TEXTE RETENU:
========================

Linguistique, informatique et enseignement : retour aux sources

Je viens tout juste de passer quelques jours en Belgique et j’ai eu l’occasion de donner un cours à l’Université de Louvain-la-Neuve devant environ 200 étudiants, ainsi que devant un groupe d’enseignants de l’Université de Liège. C’était amusant et très agréable de retrouver les sensations que j’avais connues lorsque j’enseignais, il y a une dizaine d’années. En répondant à ces deux invitations, mon but était de tenter de montrer pourquoi une entreprise telle que Microsoft peut s’intéresser à des linguistes alors que son « core business », comme on dit ici, est le développement de logiciels. Les 200 étudiants que j’avais en face de moi étudient les langues, la linguistique et la littérature et provenaient des départements de français, d’espagnol, d’anglais, de néerlandais et d’allemand. C’est vrai que les utilisateurs de produits comme Office ont tendance à ne pas se poser trop de questions quand ils activent des fonctionnalités comme le correcteur orthographique ou le correcteur grammatical. Le correcteur orthographique, en particulier, est souvent perçu, à tort, comme une application très simple (on vérifie si un mot est dans le dictionnaire et on souligne le mot en rouge s’il ne l’est pas). J’ai tenté de leur montrer que c’est bien plus compliqué que cela (quid des apostrophes, fréquentes en français, et des traits d’union ? Comment les traiter ? Que mettre dans le dictionnaire ? Quand faut-il insérer une apostrophe lorsque l’utilisateur l’a oubliée (par exemple dans létudiant) ? Et je ne parle pas ici des langues qui permettent les composés dynamiques comme l’allemand ou le néerlandais…

C’était aussi l’occasion de montrer aux étudiants ce que nous avons fait en faveur de la reconnaissance des noms de métiers au féminin. Jean Véronis en parlait encore il y a une semaine sur son blog dans le cadre des élections présidentielles françaises (aurait-on dit Madame la Présidente si Ségolène Royal avait été élue ?). On voit que le sujet peut passionner les foules puisqu’un lecteur de son blog reprochait au correcteur de Word de ne pas reconnaitre le mot sénatrice, utilisé en Belgique depuis belle lurette). Cet utilisateur n’employait manifestement pas la version de Word 2003 ou de Word 2007, puisque toutes ces formes féminines sont bien reconnues (et proposées) par ce correcteur depuis maintenant plus de deux ans…

J’ai bien sûr abordé aussi le problème des rectifications orthographiques et des recommandations de l’Académie française, que notre correcteur reconnait et suggère également (voir un de mes billets précédents sur la question ou les développements très récents du côté de l’Education Nationale en France).

========================

DONNÉES FOURNIES:
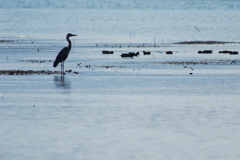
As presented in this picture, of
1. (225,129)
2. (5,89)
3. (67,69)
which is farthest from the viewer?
(67,69)

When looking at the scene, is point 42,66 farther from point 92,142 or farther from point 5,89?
point 92,142

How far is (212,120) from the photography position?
17.5 m

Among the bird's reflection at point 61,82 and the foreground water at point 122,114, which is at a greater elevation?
the bird's reflection at point 61,82

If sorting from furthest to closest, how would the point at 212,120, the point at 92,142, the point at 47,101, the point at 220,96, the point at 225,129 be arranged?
the point at 220,96
the point at 47,101
the point at 212,120
the point at 225,129
the point at 92,142

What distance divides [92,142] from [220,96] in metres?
8.81

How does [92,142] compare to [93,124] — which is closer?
[92,142]

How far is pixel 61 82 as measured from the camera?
26625 mm

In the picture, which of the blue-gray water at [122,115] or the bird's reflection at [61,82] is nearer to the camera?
the blue-gray water at [122,115]

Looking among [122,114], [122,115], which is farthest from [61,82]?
[122,115]

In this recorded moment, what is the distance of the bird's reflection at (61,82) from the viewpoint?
25.1 metres

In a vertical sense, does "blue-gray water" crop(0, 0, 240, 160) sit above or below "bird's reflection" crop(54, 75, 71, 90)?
below

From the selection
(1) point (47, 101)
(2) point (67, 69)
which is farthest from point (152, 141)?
(2) point (67, 69)

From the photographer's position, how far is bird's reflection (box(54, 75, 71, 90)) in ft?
82.4

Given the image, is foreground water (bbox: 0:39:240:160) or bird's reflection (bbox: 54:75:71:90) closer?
foreground water (bbox: 0:39:240:160)
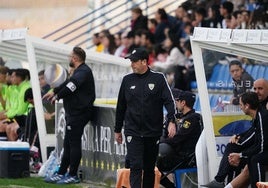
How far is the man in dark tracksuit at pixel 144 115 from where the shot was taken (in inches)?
518

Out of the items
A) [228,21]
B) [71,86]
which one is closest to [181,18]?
[228,21]

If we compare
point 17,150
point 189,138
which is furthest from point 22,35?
point 189,138

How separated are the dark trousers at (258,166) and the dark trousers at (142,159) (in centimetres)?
126

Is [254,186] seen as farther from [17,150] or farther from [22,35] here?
[22,35]

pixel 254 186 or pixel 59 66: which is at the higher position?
pixel 59 66

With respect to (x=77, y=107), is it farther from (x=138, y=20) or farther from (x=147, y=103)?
(x=138, y=20)

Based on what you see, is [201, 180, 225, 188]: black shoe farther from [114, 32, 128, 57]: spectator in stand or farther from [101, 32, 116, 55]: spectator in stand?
[101, 32, 116, 55]: spectator in stand

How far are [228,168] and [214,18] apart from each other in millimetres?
9364

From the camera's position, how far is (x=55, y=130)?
17719 mm

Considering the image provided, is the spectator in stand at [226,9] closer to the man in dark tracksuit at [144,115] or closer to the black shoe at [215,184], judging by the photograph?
the black shoe at [215,184]

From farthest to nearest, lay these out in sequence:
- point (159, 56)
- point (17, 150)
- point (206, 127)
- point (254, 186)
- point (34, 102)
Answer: point (159, 56) → point (34, 102) → point (17, 150) → point (206, 127) → point (254, 186)

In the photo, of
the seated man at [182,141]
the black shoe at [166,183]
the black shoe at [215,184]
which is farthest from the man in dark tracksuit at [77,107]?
the black shoe at [215,184]

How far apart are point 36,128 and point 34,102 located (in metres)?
0.54

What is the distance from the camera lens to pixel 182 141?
46.7 feet
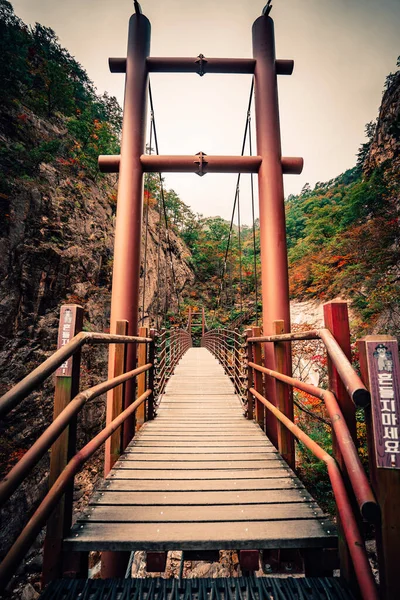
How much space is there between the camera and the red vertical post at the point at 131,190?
122 inches

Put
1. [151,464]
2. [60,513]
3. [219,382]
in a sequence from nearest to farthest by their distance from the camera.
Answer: [60,513], [151,464], [219,382]

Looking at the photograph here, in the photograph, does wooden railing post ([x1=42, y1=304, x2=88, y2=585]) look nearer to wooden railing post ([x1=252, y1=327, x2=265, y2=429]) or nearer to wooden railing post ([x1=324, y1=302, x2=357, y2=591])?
wooden railing post ([x1=324, y1=302, x2=357, y2=591])

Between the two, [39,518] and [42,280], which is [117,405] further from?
[42,280]

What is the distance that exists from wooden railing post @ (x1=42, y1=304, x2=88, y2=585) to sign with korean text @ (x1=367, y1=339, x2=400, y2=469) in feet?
4.04

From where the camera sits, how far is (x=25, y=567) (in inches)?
225

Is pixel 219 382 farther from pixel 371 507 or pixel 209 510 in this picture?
pixel 371 507

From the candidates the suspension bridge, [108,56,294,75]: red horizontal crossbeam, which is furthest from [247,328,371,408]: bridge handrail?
[108,56,294,75]: red horizontal crossbeam

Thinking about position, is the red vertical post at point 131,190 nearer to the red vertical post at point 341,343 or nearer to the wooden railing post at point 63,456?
the wooden railing post at point 63,456

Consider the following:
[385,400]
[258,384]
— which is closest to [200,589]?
[385,400]

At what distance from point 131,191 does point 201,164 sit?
105cm

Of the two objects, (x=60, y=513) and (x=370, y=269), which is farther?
(x=370, y=269)

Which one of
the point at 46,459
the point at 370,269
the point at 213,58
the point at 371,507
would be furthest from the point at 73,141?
the point at 371,507

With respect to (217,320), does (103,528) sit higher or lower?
lower

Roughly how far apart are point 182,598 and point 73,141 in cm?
1604
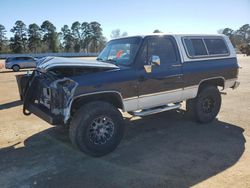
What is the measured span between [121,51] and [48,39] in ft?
281

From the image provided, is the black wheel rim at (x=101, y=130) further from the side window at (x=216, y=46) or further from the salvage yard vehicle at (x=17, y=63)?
the salvage yard vehicle at (x=17, y=63)

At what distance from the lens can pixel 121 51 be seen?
6133 mm

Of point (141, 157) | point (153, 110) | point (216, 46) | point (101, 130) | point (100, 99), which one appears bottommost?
point (141, 157)

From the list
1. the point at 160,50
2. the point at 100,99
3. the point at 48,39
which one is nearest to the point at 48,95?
the point at 100,99

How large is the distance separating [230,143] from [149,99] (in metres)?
1.83

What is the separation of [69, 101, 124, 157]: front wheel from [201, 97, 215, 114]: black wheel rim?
2.65 metres

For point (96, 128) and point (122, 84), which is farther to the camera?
point (122, 84)

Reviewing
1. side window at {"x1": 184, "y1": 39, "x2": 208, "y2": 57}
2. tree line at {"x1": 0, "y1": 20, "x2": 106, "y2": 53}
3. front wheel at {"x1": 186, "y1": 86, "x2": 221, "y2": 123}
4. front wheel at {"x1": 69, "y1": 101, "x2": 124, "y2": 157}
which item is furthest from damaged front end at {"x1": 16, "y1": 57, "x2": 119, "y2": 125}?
tree line at {"x1": 0, "y1": 20, "x2": 106, "y2": 53}

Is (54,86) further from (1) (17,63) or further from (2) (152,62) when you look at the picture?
(1) (17,63)

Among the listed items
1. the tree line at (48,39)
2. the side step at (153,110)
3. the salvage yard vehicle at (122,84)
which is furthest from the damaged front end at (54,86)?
the tree line at (48,39)

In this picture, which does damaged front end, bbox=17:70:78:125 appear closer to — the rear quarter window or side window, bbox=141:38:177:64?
side window, bbox=141:38:177:64

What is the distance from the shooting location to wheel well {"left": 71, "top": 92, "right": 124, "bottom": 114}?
5.14 metres

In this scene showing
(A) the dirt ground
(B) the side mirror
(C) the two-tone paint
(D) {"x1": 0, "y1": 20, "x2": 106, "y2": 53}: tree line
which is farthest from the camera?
(D) {"x1": 0, "y1": 20, "x2": 106, "y2": 53}: tree line

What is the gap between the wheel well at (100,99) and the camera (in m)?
5.14
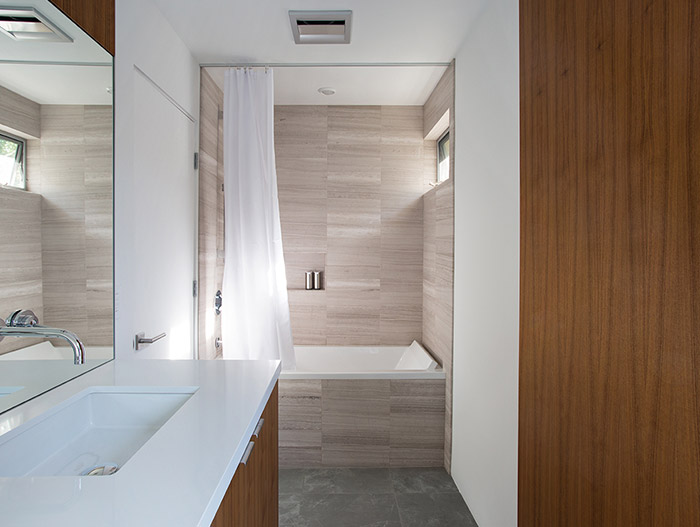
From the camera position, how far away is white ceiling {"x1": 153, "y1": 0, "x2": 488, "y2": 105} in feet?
6.97

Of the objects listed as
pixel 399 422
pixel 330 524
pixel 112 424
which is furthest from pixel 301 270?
pixel 112 424

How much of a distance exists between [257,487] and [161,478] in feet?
1.74

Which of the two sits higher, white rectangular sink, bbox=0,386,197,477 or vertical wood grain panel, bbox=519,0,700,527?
vertical wood grain panel, bbox=519,0,700,527

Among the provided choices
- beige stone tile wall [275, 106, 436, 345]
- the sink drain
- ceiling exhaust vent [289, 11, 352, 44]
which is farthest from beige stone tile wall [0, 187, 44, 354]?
beige stone tile wall [275, 106, 436, 345]

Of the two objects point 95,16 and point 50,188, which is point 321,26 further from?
point 50,188

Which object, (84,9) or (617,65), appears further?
(84,9)

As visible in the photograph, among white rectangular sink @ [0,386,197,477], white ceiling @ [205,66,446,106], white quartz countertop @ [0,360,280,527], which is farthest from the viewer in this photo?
white ceiling @ [205,66,446,106]

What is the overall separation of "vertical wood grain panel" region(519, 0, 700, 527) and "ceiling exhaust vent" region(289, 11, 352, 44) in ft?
3.97

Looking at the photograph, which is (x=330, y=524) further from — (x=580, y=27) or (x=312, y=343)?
(x=580, y=27)

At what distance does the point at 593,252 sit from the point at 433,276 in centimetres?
231

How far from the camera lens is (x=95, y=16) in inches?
57.6

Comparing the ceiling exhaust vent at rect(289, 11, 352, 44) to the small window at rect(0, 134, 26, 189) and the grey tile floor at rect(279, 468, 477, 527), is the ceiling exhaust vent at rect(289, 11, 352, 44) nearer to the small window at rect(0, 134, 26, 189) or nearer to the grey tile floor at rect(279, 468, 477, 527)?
the small window at rect(0, 134, 26, 189)

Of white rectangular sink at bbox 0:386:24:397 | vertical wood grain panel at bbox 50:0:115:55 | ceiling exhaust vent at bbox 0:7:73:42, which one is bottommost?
white rectangular sink at bbox 0:386:24:397

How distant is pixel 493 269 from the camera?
1960 mm
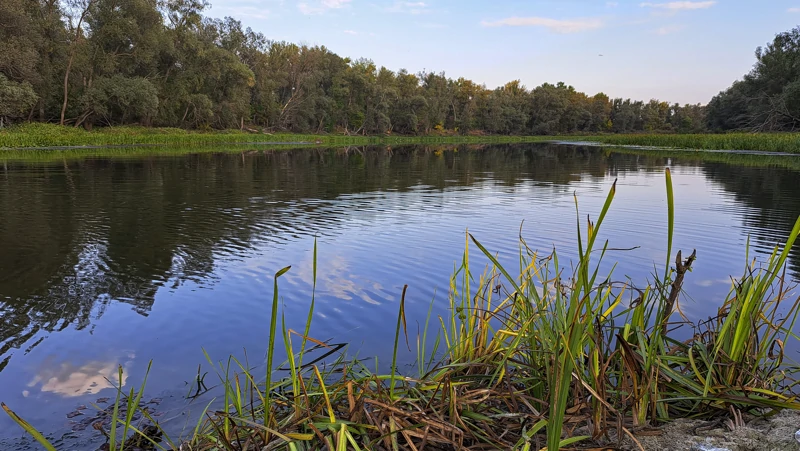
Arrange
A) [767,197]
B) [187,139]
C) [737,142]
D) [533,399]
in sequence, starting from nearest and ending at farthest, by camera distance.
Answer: [533,399] < [767,197] < [737,142] < [187,139]

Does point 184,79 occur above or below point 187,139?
above

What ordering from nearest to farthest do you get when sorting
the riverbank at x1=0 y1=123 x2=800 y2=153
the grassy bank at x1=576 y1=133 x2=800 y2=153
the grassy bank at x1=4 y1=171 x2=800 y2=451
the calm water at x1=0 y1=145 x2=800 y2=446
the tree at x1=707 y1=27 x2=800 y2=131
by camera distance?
the grassy bank at x1=4 y1=171 x2=800 y2=451
the calm water at x1=0 y1=145 x2=800 y2=446
the riverbank at x1=0 y1=123 x2=800 y2=153
the grassy bank at x1=576 y1=133 x2=800 y2=153
the tree at x1=707 y1=27 x2=800 y2=131

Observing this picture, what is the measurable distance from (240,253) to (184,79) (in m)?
61.9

========================

CONSIGNES DE L'EXERCICE:
1. D'après le billet sur le correcteur orthographique, devant combien d'étudiants environ l'auteur a-t-il donné son cours à l'Université de Louvain-la-Neuve ?
2. Prolongez le billet sur le correcteur orthographique en reprenant juste après sa dernière phrase.
Les données n'ont aucun rapport avec le billet sur le correcteur orthographique.

RÉPONSES PAR CONSIGNE:
1. Devant environ 200 étudiants.

2.
Pour les étudiants anglicistes (et tous ceux qui sont amenés à rédiger des textes en anglais, en fait), j’ai montré en quoi les dernières améliorations d’Office 2007 pouvaient les concerner, en faisant notamment une démonstration du nouveau correcteur contextuel. Il n’y a donc plus de raison de trouver dans les copies d’étudiants des coquilles telles que

Foe example, he spent his hole life in the United States.

Le cas de “foe” est assez fréquent. Le « e » et le « r » sont voisins sur nos claviers et taper « foe » au lieu de « for » dans « for example » est une erreur fréquente. Les anciennes versions ne voyaient pas le problème, bien sûr, puisque le mot foe existe en anglais (il signifie ennemi). Idem pour his hole life (hole existe – =trou) et beaucoup d’étudiants oublient le « w » de whole… Le joli trait ondulé bleu sous ces erreurs devrait leur faire prendre conscience des imperfections de leur prose et leur permettre d’éliminer ces coquilles avant de remettre leurs travaux. C’était aussi l’occasion d’introduire des concepts tels que celui des collocations, ces combinaisons privilégiées de deux ou plusieurs mots que l’on rencontre souvent dans le même contexte.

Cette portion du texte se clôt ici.